5.3.5. The Primary Key: ArchID

A stable, primary key ID number was assigned to all phenomena that were individually mapped. Every feature or artifact, including sites, loci, and individual artifacts that were mapped separately, were assigned their own "ArchID" number in a single number series regardless of the archaeological feature type. The ArchID primary key is a unique identifier integer that was value-free, as no further feature information was embedded in the number. For example, some archaeologists may classify sites by number range. In that system, rock shelter sites might be numbered between 100 and 200, and administrative structures might fall between 400 and 500, for example. However, that type of encoding of meaning into ID numbers is problematic for database design. The primary key approach adopted here is consistent with database normalization methods and the First Normal Form (Codd 1970) where one ensures that each table has a primary key that serves as minimal set of attributes that can uniquely identify a record. The First Normal Form further specifies that repeated fields be eliminated, and that each attribute must contain a single value and not a set of values. This kind of tabular organization is intuitive for those who have worked with computer databases, but the database normalization literature makes these features explicit.
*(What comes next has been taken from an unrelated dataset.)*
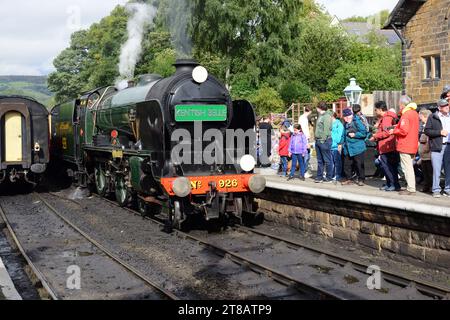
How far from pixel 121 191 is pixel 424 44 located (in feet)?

The ArchID approach to numbering sites, loci, and artifacts in a single series is consistent with the low-interpretation field documentation system. The approach to survey provenience used in the Upper Colca survey is low-interpretation because an interpreted hierarchy is not encoded in the proveniencing system. For example, in some systems the Site ID# is primary, and structures and artifacts encountered inside that site are numerically subsumed by the site numbering, unless they are isolates. In other words, sites receive the principal numbering system, and any artifacts and features found "inside" sites receive index numbers from a secondary range that force the site assignment into the proveniencing of every artifact in that area. The weakness and spatial dependence of this system become more evident when features from different temporal occupations are recorded in a single, multicomponent site. In contrast, the upper Colca survey used a single number series so that the "site" assignment number did not intrude into the proveniencing of every feature inside the site, as features were mapped individually and thus were independent spatial entities.

The advantage to this approach, and to categorizing sites in later analysis rather than in the field, is that documentation and interpretation are distinct steps and data can be reinterpreted and individual loci reassigned to other time periods independently of the site context and spatial provenience in which they originally belonged. In other words, the GIS does the work of spatial provenience, proximity, and overlay, while numbering systems are dedicated only to the task of serving as a key for referencing records and tables in the database. Categories and types were used in this document for analysis, data presentation and summary, however, in the course of original data acquisition during fieldwork there was an explicit effort to document features based on simple artifact and feature characteristics rather than by a generalized typology or classification. There is no single file with all ArchID numbers represented, as they are distributed across the nine file types shown above in Figure 5-7a. However, in a post-fieldwork GIS processing step an "All_ArchID_Centroids" point file is created that serves as a single reference point for all ArchID numbers used throughout the season (see Section 5.10.1).